__Texte fourni__:
········

1 août 2023
Par Aurélie Beaupré

La coordination défaillante entre les chantiers est préoccupante, tout comme la baisse de productivité générale dans l'industrie de la voirie et du génie par rapport au reste de l'économie. Des améliorations sont nécessaires pour optimiser les projets et une meilleure gestion est essentielle pour relever ces défis.

Les chantiers au centre-ville de Montréal continuent de susciter des commentaires négatifs avec des entraves à la circulation, des cônes orange oubliés depuis des années et une pollution sonore et visuelle persistante. Selon une étude de la Chambre de commerce du Montréal métropolitain (CCMM) publiée en début d’année, 94 % des rues de l’hypercentre ont été partiellement ou totalement entravées entre avril 2021 et mars 2022. « Ces chiffres viennent confirmer la perception généralisée selon laquelle il y a des chantiers partout au centre-ville », remarque Michel Leblanc, président de la CCMM.

 

Et, en plus de l’omniprésence des chantiers, cette même étude nous permet de constater qu’il y en a tout le temps : « On a effectivement observé que pendant neuf ans, sur Saint-Urbain, il y a eu des travaux à un endroit ou à un autre sur différentes hauteurs de cet axe important », poursuit-il.

 

Michel Leblanc, président de la Chambre de commerce du Montréal métropolitain. Crédit : Gracieuseté

 

Deux principaux motifs expliqueraient le nombre, la durée des chantiers et la gravité des inconvénients générés par ces derniers : le vieillissement des infrastructures et le fait que ce centre-ville soit habité. N’en demeure, ces constats mettent en évidence la nécessité de trouver des solutions novatrices afin d’améliorer les conditions actuelles. Face à ces défis complexes, le Sommet sur les chantiers, qui s'est tenu à Montréal en mars 2023, a émergé comme une réponse à cette situation. Cette initiative a réuni des acteurs clés du domaine, des experts et des décideurs afin de favoriser un dialogue constructif et d’explorer des pistes de solution.

········

__Matériel__:
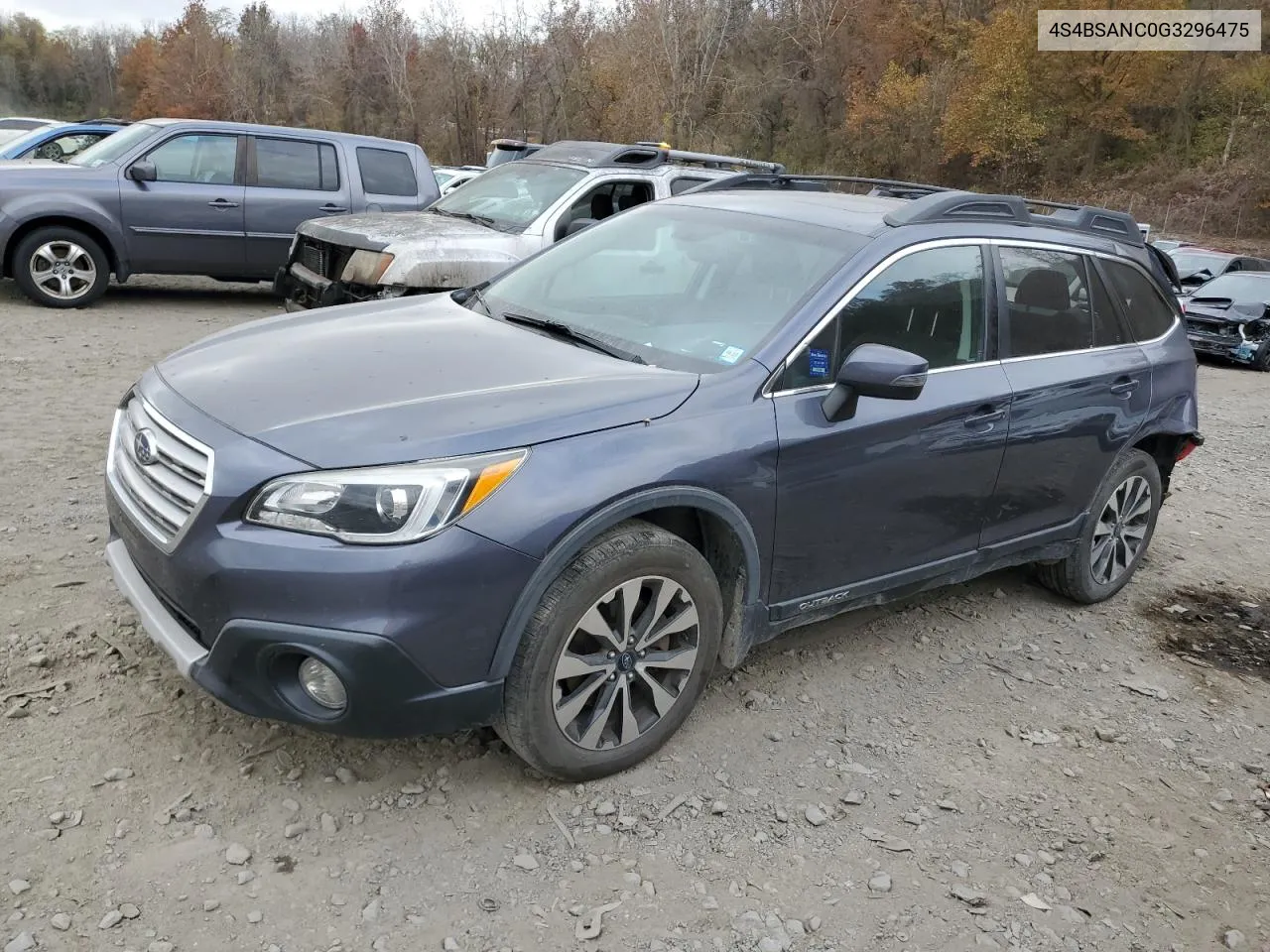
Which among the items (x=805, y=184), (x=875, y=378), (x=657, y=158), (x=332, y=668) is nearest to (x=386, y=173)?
(x=657, y=158)

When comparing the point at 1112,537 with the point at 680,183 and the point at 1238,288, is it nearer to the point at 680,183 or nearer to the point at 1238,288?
the point at 680,183

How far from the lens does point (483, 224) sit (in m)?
8.11

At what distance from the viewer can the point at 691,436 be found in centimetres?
304

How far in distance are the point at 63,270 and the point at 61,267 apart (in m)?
0.03

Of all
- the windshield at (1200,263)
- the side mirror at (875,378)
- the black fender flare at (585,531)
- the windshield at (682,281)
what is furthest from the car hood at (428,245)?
the windshield at (1200,263)

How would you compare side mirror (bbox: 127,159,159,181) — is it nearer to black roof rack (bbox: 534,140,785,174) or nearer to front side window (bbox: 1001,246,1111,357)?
black roof rack (bbox: 534,140,785,174)

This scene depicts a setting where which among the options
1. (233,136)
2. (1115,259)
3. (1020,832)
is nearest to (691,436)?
(1020,832)

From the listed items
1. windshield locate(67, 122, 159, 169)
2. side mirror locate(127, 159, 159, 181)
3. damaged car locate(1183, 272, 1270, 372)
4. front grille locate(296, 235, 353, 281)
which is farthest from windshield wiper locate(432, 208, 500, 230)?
damaged car locate(1183, 272, 1270, 372)

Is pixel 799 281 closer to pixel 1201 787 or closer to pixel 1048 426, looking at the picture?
pixel 1048 426

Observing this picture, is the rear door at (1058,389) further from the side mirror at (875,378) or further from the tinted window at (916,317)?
the side mirror at (875,378)

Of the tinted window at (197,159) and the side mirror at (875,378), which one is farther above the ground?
the tinted window at (197,159)

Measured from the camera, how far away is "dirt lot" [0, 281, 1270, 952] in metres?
2.58

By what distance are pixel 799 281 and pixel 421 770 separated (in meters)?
2.01

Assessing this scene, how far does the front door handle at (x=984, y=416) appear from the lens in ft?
12.5
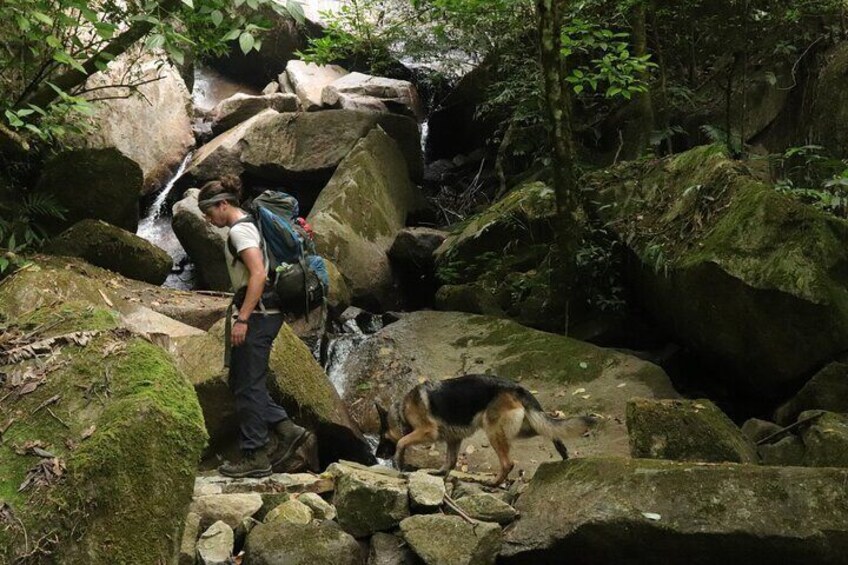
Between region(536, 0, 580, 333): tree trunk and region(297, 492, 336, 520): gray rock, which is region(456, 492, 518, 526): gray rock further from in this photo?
region(536, 0, 580, 333): tree trunk

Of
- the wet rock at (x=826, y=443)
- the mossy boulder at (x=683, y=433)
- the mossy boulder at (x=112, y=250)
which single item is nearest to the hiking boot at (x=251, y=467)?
the mossy boulder at (x=683, y=433)

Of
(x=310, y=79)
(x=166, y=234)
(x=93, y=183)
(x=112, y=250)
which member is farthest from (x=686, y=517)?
(x=310, y=79)

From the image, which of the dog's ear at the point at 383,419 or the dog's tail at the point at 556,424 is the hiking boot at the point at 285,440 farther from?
the dog's tail at the point at 556,424

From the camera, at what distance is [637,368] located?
24.6ft

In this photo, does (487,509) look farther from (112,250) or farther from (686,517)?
(112,250)

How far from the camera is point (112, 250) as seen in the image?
962cm

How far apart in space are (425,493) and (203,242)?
7764 mm

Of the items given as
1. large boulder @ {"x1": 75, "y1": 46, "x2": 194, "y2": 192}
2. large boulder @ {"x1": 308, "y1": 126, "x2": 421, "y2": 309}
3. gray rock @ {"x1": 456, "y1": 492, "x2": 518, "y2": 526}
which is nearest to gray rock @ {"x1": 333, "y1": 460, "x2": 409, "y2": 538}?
gray rock @ {"x1": 456, "y1": 492, "x2": 518, "y2": 526}

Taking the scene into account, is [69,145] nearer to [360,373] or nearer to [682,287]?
[360,373]

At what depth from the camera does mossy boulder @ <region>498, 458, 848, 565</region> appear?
144 inches

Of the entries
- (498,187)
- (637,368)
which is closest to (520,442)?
(637,368)

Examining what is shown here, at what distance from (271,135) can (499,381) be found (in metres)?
8.85

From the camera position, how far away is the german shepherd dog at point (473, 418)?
5.88 metres

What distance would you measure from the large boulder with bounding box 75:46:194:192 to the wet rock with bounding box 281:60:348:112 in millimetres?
2571
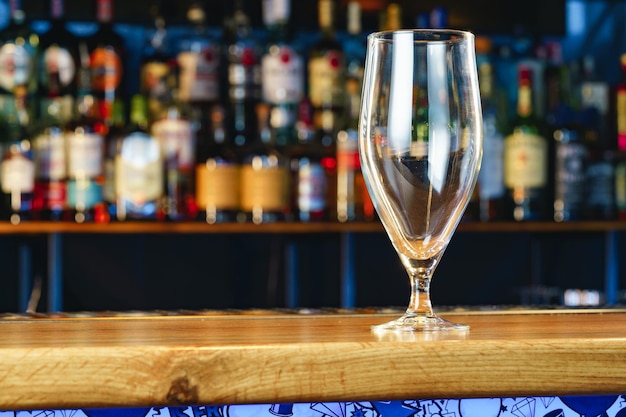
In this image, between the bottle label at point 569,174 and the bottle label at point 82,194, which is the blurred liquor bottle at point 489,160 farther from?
the bottle label at point 82,194

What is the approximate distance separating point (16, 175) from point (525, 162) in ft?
3.27

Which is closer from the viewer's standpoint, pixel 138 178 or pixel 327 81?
pixel 138 178

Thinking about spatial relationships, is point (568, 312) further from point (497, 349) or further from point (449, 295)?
point (449, 295)

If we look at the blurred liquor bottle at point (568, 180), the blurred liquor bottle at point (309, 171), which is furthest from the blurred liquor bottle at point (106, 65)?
the blurred liquor bottle at point (568, 180)

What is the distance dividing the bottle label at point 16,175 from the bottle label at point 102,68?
0.71 feet

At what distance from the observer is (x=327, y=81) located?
2.11m

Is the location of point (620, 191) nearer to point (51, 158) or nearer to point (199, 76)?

········

Recopiez sans rien changer, s'il vous plaît, tout ce qui va de « Les chantiers au » jusqu'à « de la CCMM. » dans le texte sur les chantiers de Montréal.

__Résultat obtenu__:
Les chantiers au centre-ville de Montréal continuent de susciter des commentaires négatifs avec des entraves à la circulation, des cônes orange oubliés depuis des années et une pollution sonore et visuelle persistante. Selon une étude de la Chambre de commerce du Montréal métropolitain (CCMM) publiée en début d’année, 94 % des rues de l’hypercentre ont été partiellement ou totalement entravées entre avril 2021 et mars 2022. « Ces chiffres viennent confirmer la perception généralisée selon laquelle il y a des chantiers partout au centre-ville », remarque Michel Leblanc, président de la CCMM.